Europa, esa extraña aleación de germanos y latinos, unidos por el Sacro Imperio Romano-Germánico y la Cristiandad
 



Artículo original de Marco Cimmino


Introducción, Traducción y notas de Manuel Fernández Espinosa



Si la historia fuese realmente tal y como la imaginaba Giambattista Vico (1)*, esto es: si se caracterizara por el “corsi e ricorsi” el problema de la compleja y controvertida relación entre el Occidente cristiano y el Islam ni se plantearía, pues no habría nadie para contarlo, ya que, conforme a la regla, debiéramos estar todos islamizados. Esto se debe, en efecto, a que en el curso de la historia euromediterránea se ha repetido el mismo patrón: una historia hecha de hegemonías sucesivas, determinadas en cada ocasión por factores diversos, pero con una matriz común, que es la de la juventud o, si se prefiere, la del vigor étnico, que prevalece sobre la decadencia.

Datos almacenados »
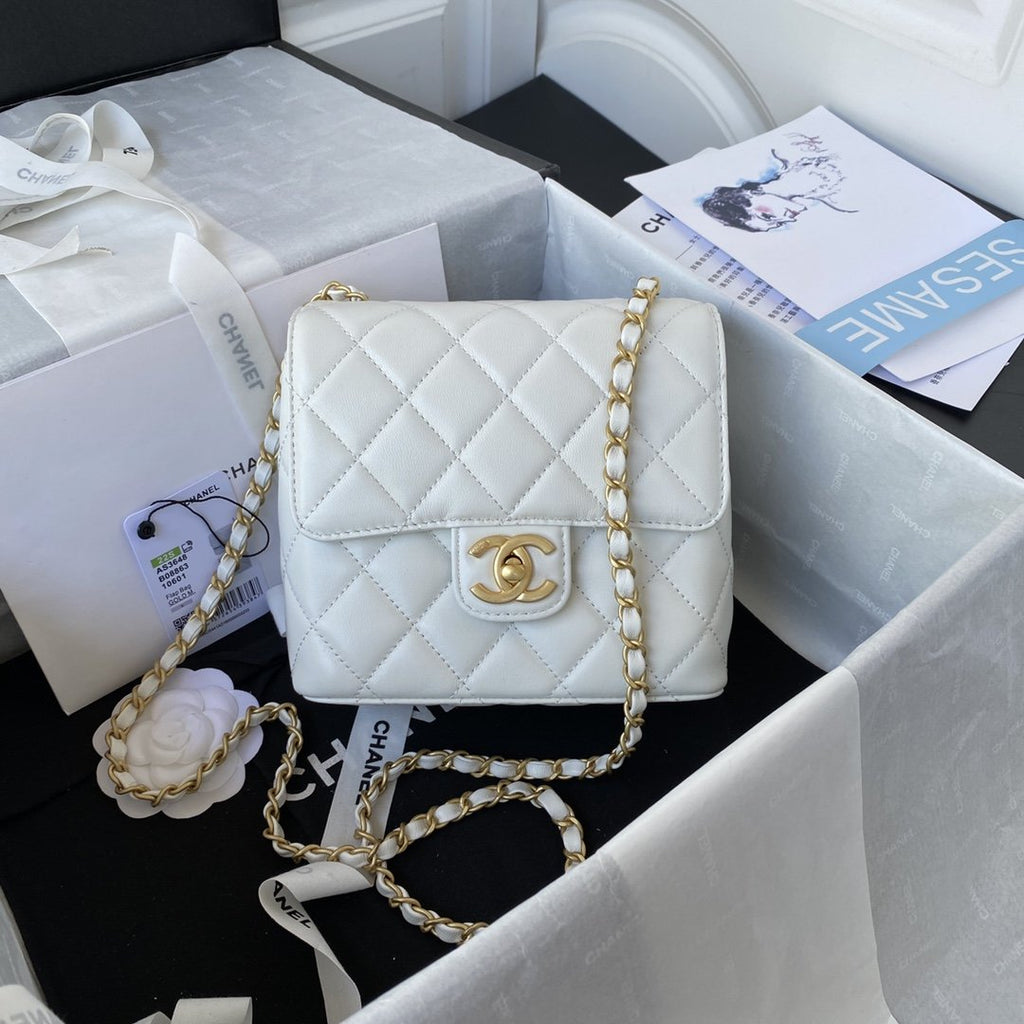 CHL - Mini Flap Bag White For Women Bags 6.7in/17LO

...

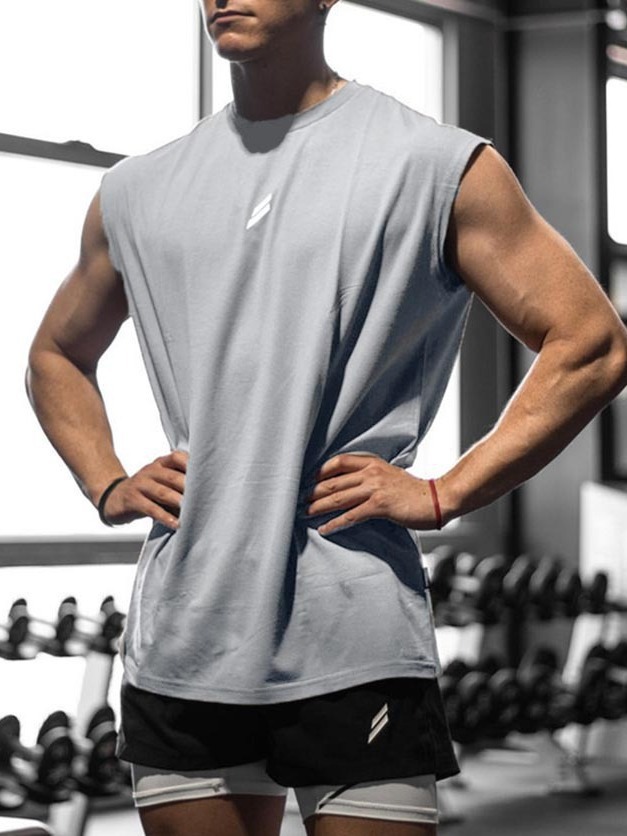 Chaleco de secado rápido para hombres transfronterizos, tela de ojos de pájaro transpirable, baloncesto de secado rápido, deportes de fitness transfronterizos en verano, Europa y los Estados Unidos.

---

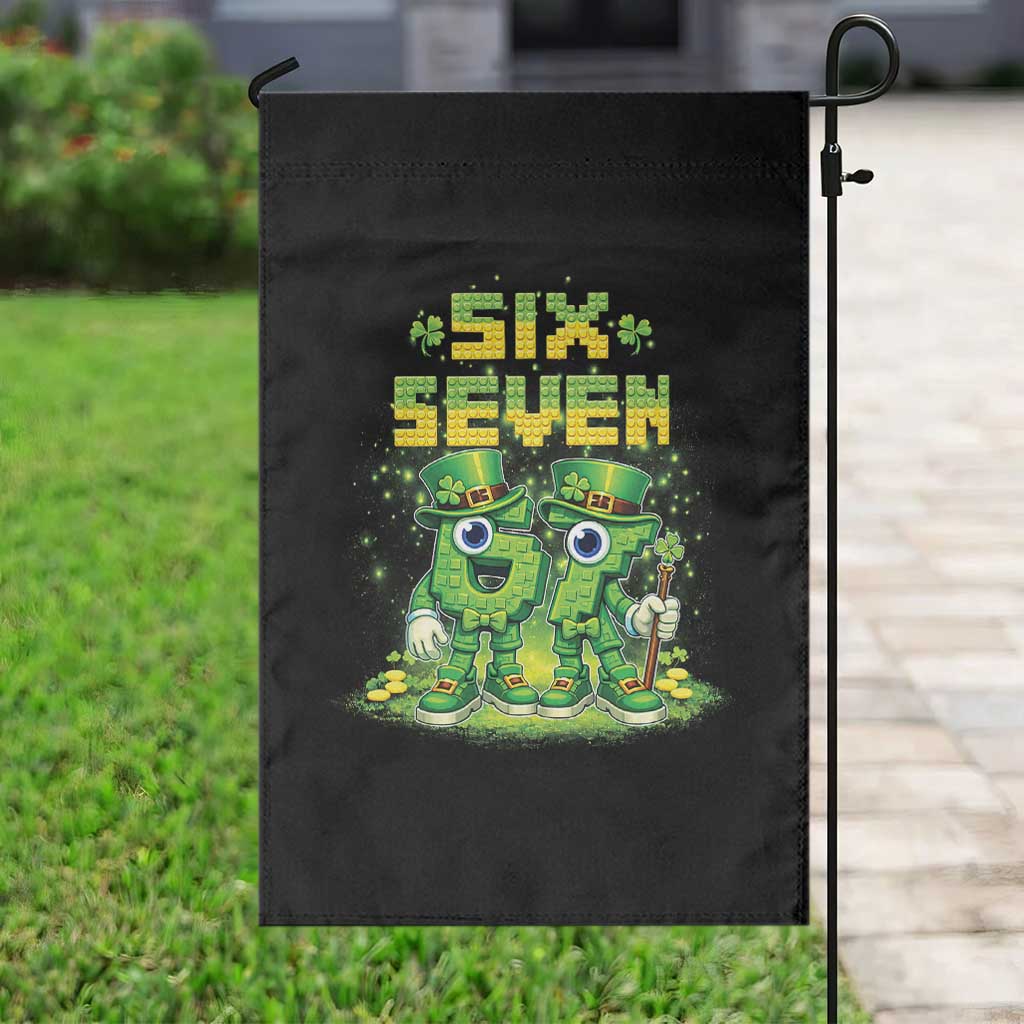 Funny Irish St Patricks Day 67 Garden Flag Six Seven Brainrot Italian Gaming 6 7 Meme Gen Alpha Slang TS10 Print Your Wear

Qué redactar » Prolonga el fragmento sobre Europa y su relación con el Islam, empezando justo después de su última oración.

Resultado del ejercicio »
En efecto, en los últimos cuatro mil años de historia el testigo ha pasado por varias manos: de los pelasgos a los indoeuropeos, de los asiáticos a los aqueo-dorios, de los púnicos a los romanos, hasta los tiempos más recientes y más calamitosos, en los que, a manera de oleadas, los pueblos germánicos en plena expansión migratoria, se empujaban los unos a los otros hacia el oeste y hacia el sur, fundando reinos y destruyendo otros. Vándalos, visigodos, francos, sajones, burgundios, hasta los longobardos y, por último, los alamanes y húngaros, invadieron el continente, con un flujo casi continuo de migraciones, a veces pacíficas, pero con mayor frecuencia acompañadas de un séquito de terribles estragos, formando aquella extraña aleación de romanos y germanos que, entre el siglo V y el XI después de Cristo, ha dado vida a la Europa moderna.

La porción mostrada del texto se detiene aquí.